Наконец, спустя пять минут безмолвия, когда министр слегка отдышался и оправился от ходьбы, он начал-таки говорить первым, чем вызвал еще большую бурю негодования у старика Брута.
- Прежде всего, светлейший государь, хотелось бы мне выразить свою признательность за возможность нашего общения сейчас... - тихо, но уверенно начал Министр.
Голос министра лег последними мазками на картину его образа в голове короля. Министр обладал очень хриплым голосом и очень уставшим. Видно было, как тяжело ему даются слова и как сбивается его дыхание, когда говорит. Речь его, мысленно вполне связная и четкая, будучи произнесенной вслух, несколько портились общим впечатлением от наружности и голоса министра. Хотя он пытался подобрать подходящий тон, получалось у него это в основном неважно. Из-за командирских ноток, от которых с учетом возраста министра и выслуги не избавиться было никак, когда министр говорил, казалось, будто не король здесь король, а министр - есть никто иной, как правитель Фэйр. Если бы не последний факт, Люций, быть может, и стерпел бы выходку министра и даже пожалел бы его, но вот эти нотки в голосе чиновника непроизвольно вновь воспламенили его.
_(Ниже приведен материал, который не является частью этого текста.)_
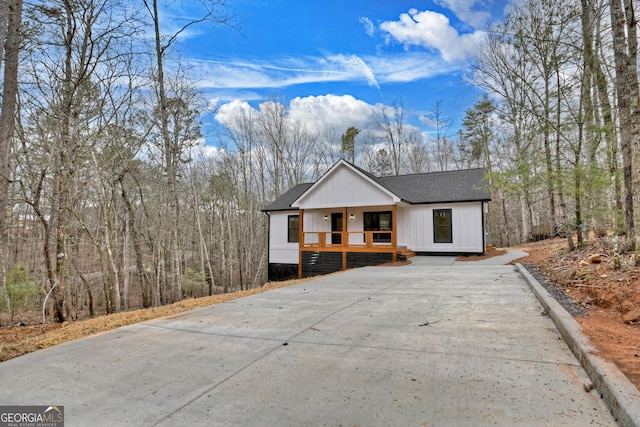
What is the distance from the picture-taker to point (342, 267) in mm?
14188

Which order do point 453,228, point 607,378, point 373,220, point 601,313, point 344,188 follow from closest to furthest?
point 607,378
point 601,313
point 453,228
point 344,188
point 373,220

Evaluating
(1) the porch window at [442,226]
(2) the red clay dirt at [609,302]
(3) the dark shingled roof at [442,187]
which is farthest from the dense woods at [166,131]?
(1) the porch window at [442,226]

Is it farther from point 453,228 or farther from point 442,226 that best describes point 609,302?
point 442,226

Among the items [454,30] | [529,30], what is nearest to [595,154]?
[529,30]

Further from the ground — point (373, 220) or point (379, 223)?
point (373, 220)

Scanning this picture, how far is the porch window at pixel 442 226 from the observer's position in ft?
45.3

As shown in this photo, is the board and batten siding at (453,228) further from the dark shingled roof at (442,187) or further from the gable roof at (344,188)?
the gable roof at (344,188)

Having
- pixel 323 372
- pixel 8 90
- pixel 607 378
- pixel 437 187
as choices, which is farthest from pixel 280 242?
A: pixel 607 378

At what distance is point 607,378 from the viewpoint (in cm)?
218

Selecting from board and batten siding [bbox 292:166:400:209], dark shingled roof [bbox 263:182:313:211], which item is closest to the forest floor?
board and batten siding [bbox 292:166:400:209]

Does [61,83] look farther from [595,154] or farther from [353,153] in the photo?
[353,153]

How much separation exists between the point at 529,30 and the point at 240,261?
21.9 meters

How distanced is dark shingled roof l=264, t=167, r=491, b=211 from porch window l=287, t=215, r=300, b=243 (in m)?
0.71

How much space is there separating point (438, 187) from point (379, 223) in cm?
326
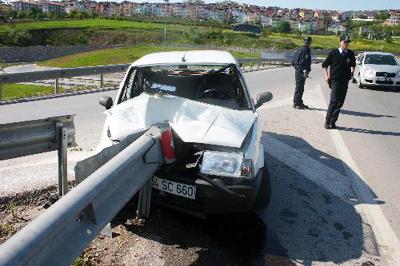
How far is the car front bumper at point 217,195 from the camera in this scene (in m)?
4.03

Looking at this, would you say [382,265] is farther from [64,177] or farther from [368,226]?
[64,177]

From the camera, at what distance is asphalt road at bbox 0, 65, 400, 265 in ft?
14.4

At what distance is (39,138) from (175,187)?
1496 mm

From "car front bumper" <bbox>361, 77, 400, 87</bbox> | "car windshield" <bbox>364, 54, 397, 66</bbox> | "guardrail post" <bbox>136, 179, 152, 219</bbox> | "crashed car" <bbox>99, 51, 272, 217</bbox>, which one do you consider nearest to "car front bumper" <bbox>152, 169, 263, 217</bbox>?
"crashed car" <bbox>99, 51, 272, 217</bbox>

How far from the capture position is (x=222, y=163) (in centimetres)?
415

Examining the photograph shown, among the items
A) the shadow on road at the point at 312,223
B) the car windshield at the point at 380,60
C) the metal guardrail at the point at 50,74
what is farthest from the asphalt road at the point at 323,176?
the car windshield at the point at 380,60

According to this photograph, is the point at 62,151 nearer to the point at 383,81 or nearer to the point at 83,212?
the point at 83,212

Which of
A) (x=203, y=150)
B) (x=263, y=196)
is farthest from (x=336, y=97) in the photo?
(x=203, y=150)

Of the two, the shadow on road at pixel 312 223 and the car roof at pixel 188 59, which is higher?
the car roof at pixel 188 59

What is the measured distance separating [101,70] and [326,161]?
10.7 m

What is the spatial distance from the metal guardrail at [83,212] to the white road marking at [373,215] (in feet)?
7.43

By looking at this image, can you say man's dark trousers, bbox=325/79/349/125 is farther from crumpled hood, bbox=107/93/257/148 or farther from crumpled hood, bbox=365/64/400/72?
crumpled hood, bbox=365/64/400/72

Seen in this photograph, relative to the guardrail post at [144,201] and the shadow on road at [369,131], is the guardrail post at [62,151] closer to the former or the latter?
the guardrail post at [144,201]

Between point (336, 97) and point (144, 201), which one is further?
point (336, 97)
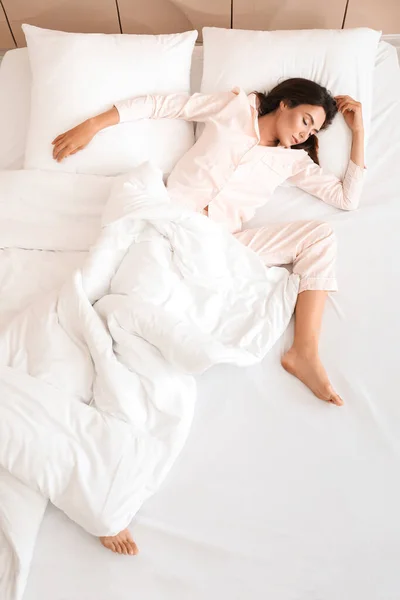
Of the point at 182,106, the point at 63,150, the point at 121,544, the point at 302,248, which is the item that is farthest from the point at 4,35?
the point at 121,544

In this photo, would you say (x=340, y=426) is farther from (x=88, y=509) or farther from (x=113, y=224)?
(x=113, y=224)

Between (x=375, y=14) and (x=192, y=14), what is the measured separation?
668 millimetres

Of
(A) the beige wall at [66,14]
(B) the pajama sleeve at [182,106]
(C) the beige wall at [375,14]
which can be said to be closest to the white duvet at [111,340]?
(B) the pajama sleeve at [182,106]

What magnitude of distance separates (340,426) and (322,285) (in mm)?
376

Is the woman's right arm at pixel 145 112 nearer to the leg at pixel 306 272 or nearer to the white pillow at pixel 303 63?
the white pillow at pixel 303 63

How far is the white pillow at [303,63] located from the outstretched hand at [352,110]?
0.06 m

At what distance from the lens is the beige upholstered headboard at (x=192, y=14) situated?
5.94ft

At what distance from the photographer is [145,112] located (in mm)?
1543

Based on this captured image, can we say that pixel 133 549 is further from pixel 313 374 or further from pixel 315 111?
pixel 315 111

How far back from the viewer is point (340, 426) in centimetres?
113

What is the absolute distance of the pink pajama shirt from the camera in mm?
1452

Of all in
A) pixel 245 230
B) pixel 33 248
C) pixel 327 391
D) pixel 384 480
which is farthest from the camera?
pixel 245 230

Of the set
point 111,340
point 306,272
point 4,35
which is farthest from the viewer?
point 4,35

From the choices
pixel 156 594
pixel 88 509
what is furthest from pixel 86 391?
pixel 156 594
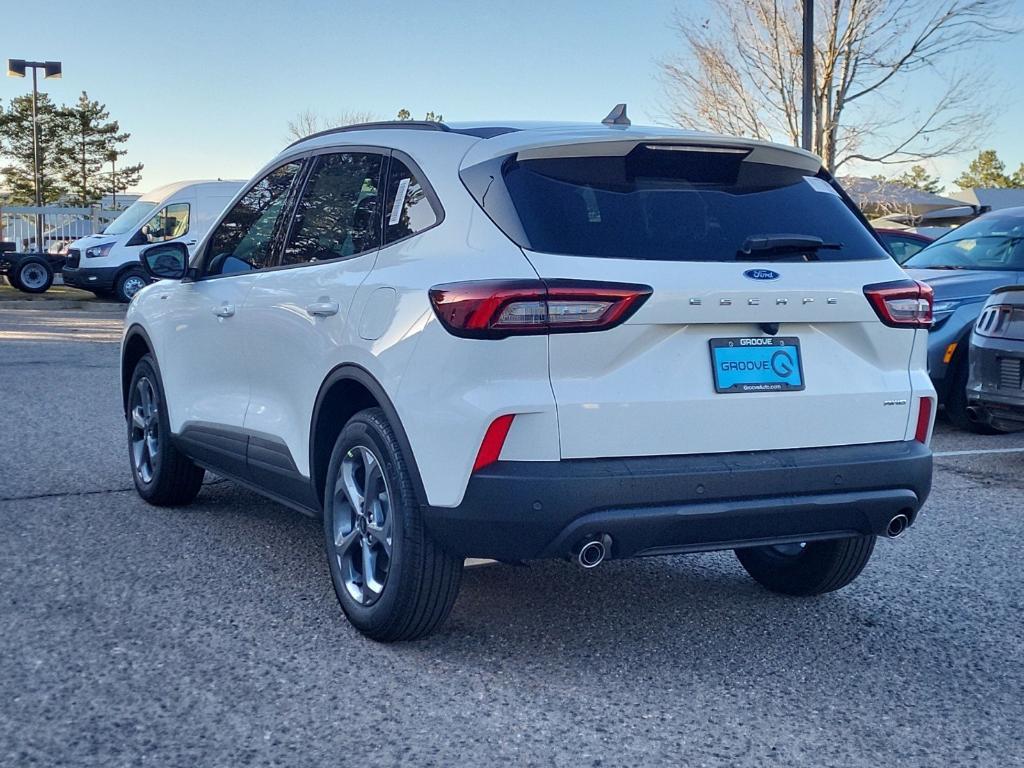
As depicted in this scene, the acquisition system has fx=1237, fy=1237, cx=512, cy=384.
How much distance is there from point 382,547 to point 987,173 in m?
134

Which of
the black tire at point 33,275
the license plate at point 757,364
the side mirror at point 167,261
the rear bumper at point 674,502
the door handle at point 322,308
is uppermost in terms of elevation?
the side mirror at point 167,261

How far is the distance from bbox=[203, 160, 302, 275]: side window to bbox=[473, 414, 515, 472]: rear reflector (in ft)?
6.26

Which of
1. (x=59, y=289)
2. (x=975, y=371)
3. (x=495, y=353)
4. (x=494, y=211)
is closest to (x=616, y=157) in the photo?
(x=494, y=211)

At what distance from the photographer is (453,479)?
11.9ft

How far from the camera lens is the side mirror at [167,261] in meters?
5.79

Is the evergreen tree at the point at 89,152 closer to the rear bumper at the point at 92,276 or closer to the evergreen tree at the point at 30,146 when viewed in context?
the evergreen tree at the point at 30,146

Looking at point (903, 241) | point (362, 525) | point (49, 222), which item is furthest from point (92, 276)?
point (362, 525)

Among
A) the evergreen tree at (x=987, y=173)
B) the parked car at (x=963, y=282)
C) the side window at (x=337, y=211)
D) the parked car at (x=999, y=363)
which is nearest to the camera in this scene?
the side window at (x=337, y=211)

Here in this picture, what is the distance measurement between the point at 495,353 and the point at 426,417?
317 mm

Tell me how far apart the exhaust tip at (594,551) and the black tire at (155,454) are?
118 inches

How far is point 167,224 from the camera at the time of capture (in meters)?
23.8

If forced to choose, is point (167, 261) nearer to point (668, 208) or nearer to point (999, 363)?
point (668, 208)

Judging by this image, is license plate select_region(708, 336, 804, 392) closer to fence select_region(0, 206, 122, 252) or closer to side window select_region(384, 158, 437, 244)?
side window select_region(384, 158, 437, 244)

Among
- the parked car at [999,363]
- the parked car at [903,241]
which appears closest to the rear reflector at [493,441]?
the parked car at [999,363]
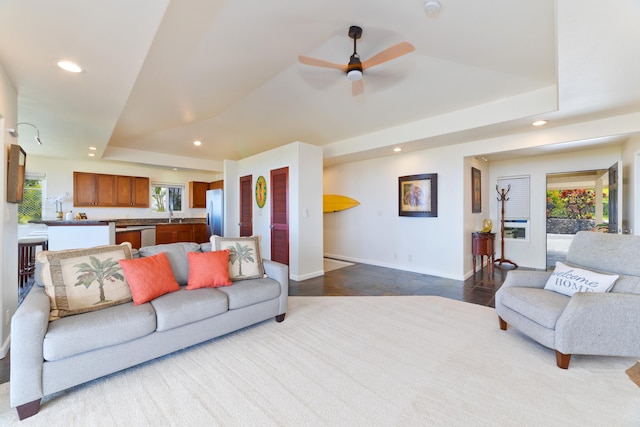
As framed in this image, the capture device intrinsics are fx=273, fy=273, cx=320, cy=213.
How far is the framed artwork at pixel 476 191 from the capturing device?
4.94 m

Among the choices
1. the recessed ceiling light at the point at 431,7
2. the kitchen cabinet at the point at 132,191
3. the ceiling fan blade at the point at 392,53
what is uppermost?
the recessed ceiling light at the point at 431,7

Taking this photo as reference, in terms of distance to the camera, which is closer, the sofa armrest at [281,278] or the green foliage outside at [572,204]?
the sofa armrest at [281,278]

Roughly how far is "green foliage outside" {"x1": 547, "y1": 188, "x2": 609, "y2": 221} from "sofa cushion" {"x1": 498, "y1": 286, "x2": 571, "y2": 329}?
1020 cm

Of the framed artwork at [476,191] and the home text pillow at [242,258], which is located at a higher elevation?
the framed artwork at [476,191]

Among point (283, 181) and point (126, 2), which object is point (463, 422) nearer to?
point (126, 2)

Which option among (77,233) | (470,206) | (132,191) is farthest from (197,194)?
(470,206)

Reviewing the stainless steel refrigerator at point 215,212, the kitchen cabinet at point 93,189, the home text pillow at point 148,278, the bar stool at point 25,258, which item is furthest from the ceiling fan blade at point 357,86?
the kitchen cabinet at point 93,189

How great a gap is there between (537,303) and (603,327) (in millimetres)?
386

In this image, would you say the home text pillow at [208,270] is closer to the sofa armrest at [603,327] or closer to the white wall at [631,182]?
the sofa armrest at [603,327]

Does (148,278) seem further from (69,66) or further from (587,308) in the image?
(587,308)

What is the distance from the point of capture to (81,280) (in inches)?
82.0

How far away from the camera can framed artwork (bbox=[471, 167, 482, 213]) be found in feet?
16.2

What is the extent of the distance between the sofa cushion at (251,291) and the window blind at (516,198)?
509cm

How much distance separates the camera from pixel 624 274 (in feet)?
7.55
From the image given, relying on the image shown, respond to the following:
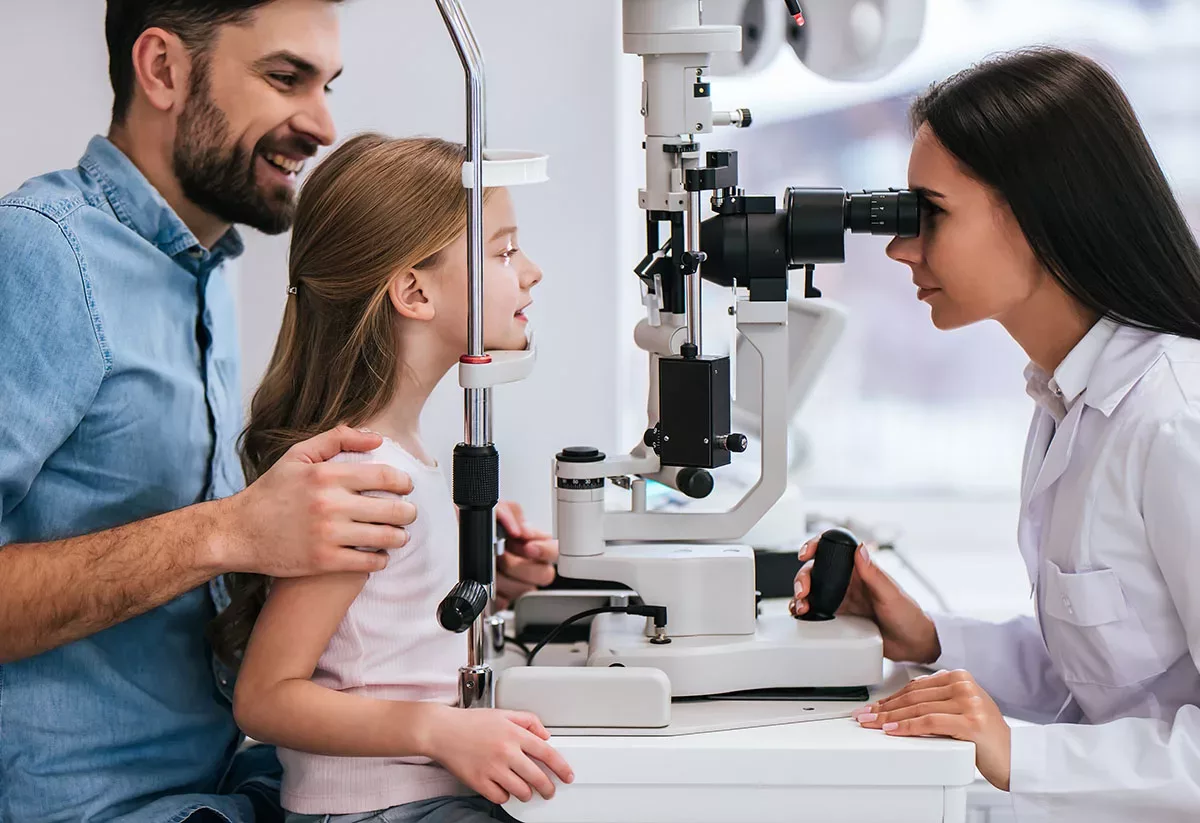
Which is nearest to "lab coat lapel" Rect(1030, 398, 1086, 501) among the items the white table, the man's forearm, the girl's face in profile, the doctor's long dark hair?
the doctor's long dark hair

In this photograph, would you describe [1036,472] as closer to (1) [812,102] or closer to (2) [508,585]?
(2) [508,585]

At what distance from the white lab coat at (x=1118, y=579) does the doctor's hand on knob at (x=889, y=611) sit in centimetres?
13

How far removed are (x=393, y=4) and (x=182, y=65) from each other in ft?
2.54

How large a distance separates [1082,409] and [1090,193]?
22 centimetres

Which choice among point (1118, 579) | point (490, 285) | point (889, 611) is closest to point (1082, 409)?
point (1118, 579)

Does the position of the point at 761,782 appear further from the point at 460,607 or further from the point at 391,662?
the point at 391,662

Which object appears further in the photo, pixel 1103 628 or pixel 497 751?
pixel 1103 628

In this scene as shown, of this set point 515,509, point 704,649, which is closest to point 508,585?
point 515,509

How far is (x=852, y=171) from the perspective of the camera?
2572mm

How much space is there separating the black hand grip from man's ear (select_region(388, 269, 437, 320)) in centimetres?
50

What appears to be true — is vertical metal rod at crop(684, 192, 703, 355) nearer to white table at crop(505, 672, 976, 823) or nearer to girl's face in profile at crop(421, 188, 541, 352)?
girl's face in profile at crop(421, 188, 541, 352)

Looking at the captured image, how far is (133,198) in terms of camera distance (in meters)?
1.45

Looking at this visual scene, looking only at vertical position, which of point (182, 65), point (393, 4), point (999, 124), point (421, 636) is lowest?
point (421, 636)

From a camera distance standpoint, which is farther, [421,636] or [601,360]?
[601,360]
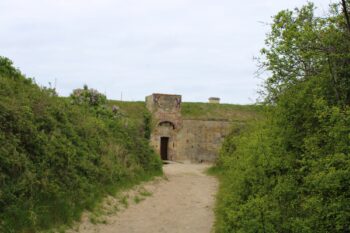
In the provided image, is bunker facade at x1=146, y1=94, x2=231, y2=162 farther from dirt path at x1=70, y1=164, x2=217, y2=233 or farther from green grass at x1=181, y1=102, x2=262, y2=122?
dirt path at x1=70, y1=164, x2=217, y2=233

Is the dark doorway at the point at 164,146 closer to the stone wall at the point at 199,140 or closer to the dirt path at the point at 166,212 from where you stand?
the stone wall at the point at 199,140

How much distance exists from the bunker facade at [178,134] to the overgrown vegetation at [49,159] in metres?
11.7

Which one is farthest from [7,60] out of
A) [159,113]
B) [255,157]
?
[159,113]

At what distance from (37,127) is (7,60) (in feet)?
11.6

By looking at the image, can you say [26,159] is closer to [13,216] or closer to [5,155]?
[5,155]

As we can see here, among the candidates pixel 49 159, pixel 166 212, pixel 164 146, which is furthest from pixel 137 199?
pixel 164 146

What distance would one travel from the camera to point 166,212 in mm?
11570

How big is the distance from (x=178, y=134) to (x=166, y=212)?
701 inches

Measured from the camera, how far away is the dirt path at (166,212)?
970 cm

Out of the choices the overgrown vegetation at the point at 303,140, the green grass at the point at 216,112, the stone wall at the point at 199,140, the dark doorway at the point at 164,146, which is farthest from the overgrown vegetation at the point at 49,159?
the green grass at the point at 216,112

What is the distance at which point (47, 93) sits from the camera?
13859 millimetres

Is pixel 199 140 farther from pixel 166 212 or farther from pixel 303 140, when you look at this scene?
pixel 303 140

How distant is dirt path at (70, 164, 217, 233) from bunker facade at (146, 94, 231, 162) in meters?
12.0

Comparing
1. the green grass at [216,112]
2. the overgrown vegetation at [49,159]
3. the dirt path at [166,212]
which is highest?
the green grass at [216,112]
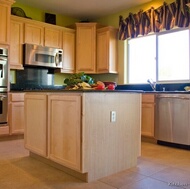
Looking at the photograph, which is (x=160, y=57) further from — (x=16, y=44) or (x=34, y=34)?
(x=16, y=44)

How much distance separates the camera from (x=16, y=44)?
14.7 ft

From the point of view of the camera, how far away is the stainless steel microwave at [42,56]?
15.0 ft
- Уж точно не мне вы должны быть признательны, мистер, прием просителей еще не начат, - не я вас сюда звал, видите ли ... - перебил его король, и тут же пожалел о собственной несдержанности: голос его не шел ни в какое сравнение с голосом министра, на его фоне звучал незначительно и жалко. Понимание этого больно ударило по самолюбию государя, в то время как чиновник, казалось, совершенно не стушевался от язвительного замечания короля. Люций это, конечно же, заметил, и только больше расстройства по этому поводу испытал.